Quote the material below word for word.

=====

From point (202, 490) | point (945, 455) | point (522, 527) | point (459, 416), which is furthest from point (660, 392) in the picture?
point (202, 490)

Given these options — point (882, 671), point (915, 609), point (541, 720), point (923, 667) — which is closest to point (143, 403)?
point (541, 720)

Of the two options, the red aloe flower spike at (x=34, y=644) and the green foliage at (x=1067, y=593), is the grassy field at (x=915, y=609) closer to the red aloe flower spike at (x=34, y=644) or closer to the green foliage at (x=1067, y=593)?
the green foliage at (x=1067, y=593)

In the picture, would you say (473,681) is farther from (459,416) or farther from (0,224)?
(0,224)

=====

* Problem solution
From point (202, 490) | point (945, 455) | point (522, 527) | point (459, 416), which is furthest from point (660, 392) in the picture?
point (202, 490)

Given these options — point (882, 671), point (915, 609), point (541, 720), point (923, 667) — which is closest to point (143, 403)?
point (541, 720)

Of the two options, the red aloe flower spike at (x=34, y=644) and the green foliage at (x=1067, y=593), is the grassy field at (x=915, y=609) closer to the red aloe flower spike at (x=34, y=644) or closer to the green foliage at (x=1067, y=593)?
the green foliage at (x=1067, y=593)

In the picture, would you say (473,681) is farther from (459,416) or farther from (0,224)?
(0,224)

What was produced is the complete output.